Thursday 7th March 2013
quotequote all
RealSquirrels said:
i don't agree at all Derek. We have lots of observations and a lot of 'laws'. Scientific laws are theories that prove extremely accurate. Theories are just models of reality. They are a description, nothing more, that is useful to us because we can use it to ask questions. In several areas our models, or laws, are very good and mirror reality. Think about thermodynamics, Newtonian mechanics, even quantum mechanics. All are very successful and very accurate, and very explanatory. They are definitely 'right'

whether, of course, they accurately describe reality or are just a good model is hard to say, depending on the theory. thermodynamics - yes, accurate. newtonian mechanics - yes, accurate, because on our (human) scale quantum effects are irrelevant. quantum mechanics - well, hard to say. is an electron real? Or is our idea of an electron just a good model. Who knows. Having said that, 5 to 10 years ago I would have come down on the side of "no" but we can now image atoms in molecules directly (not through diffraction, which I do most weeks actually and is now getting on for 100 years olds), and I believe people have observed electrons.

Newton was right 400 years ago and he is still right today - as long as you apply his theories to the scale/situation in which they are relevant.

here you go, a picture (top row is experimental, bottom row is theory) of a molecule.

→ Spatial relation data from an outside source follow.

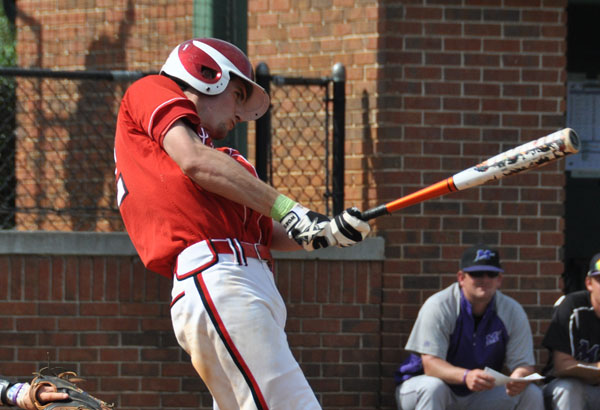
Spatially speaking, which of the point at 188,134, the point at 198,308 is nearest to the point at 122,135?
the point at 188,134

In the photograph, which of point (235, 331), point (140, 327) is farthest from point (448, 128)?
point (235, 331)

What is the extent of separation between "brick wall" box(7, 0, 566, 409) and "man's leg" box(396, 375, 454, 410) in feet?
Result: 1.74

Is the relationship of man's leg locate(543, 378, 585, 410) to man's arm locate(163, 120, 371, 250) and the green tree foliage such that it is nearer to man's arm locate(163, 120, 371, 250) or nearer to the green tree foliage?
man's arm locate(163, 120, 371, 250)

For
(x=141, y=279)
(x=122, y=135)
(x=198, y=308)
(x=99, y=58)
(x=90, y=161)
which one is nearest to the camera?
(x=198, y=308)

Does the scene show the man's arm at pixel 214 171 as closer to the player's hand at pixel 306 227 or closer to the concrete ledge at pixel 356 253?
the player's hand at pixel 306 227

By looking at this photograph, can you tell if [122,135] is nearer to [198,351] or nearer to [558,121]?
[198,351]

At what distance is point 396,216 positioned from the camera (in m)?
6.41

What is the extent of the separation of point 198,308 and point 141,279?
120 inches

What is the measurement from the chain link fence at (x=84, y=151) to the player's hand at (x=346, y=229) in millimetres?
3160

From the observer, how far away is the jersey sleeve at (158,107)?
3.38m

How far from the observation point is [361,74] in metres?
6.50

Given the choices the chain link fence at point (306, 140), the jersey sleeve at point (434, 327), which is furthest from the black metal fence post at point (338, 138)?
the jersey sleeve at point (434, 327)

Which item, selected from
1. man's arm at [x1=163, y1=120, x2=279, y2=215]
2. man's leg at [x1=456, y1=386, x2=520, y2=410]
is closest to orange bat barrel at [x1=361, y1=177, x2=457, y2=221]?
man's arm at [x1=163, y1=120, x2=279, y2=215]

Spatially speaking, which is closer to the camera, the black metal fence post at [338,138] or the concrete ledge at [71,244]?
the concrete ledge at [71,244]
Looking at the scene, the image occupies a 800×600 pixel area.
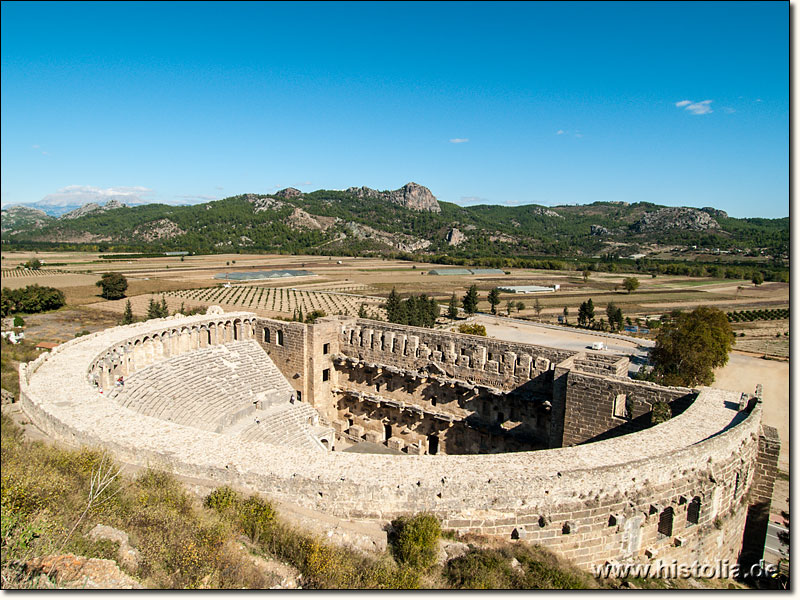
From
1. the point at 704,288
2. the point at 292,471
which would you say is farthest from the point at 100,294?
the point at 704,288

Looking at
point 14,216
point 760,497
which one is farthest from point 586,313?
point 14,216

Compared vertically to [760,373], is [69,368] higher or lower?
higher

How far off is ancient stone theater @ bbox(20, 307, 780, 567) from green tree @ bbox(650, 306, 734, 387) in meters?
13.3

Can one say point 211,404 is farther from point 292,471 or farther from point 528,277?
point 528,277

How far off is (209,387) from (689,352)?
25.6m

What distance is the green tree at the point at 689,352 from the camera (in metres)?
28.1

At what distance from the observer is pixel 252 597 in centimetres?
670

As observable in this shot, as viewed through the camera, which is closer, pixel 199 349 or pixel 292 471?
pixel 292 471

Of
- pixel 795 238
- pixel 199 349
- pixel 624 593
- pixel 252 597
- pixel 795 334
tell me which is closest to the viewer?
pixel 252 597

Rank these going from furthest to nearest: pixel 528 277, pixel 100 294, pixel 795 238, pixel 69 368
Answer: pixel 528 277
pixel 100 294
pixel 69 368
pixel 795 238

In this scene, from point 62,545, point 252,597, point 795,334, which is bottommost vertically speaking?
point 252,597

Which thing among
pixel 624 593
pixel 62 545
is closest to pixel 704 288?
pixel 624 593

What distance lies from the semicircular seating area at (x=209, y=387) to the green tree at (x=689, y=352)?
20766mm

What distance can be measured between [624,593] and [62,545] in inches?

The molecule is top right and the other two images show the electron density (i.e. how likely they are to be somewhere) of electrons in that molecule.
Prediction is, of course, the big test of any theory.

You say Newton was right, and then go on to qualify his rightness. We flew to the Moon using Newtonian physics but satnav would have been impossible.

There is a big difference between observations and a prediction based on these observations that tomorrow they will be the same. This is science all right but not predictive in the real sense: the orbit of Mercury for instance.

Darwin was right of course, although only in the broad sense. Since his wonderful book others have gone on, with knowledge gained of DNA, to make other predictions, those which Darwin could only dream of. But DNA, despite the belief at the time of discovery, does not of itself provide all the answers.

I see no reason why, in the 200 years that I mentioned, people will not look back at us and laugh at our beliefs with a smug tone. The belief by scientists that they have cracked it has happened time after time. Observations change but theories are evanescent.

We have scientists telling us that 80% of the universe is hidden from us. I feel fairly certain that sooner or later its form will be discovered and when it is a number of theories will take a knock.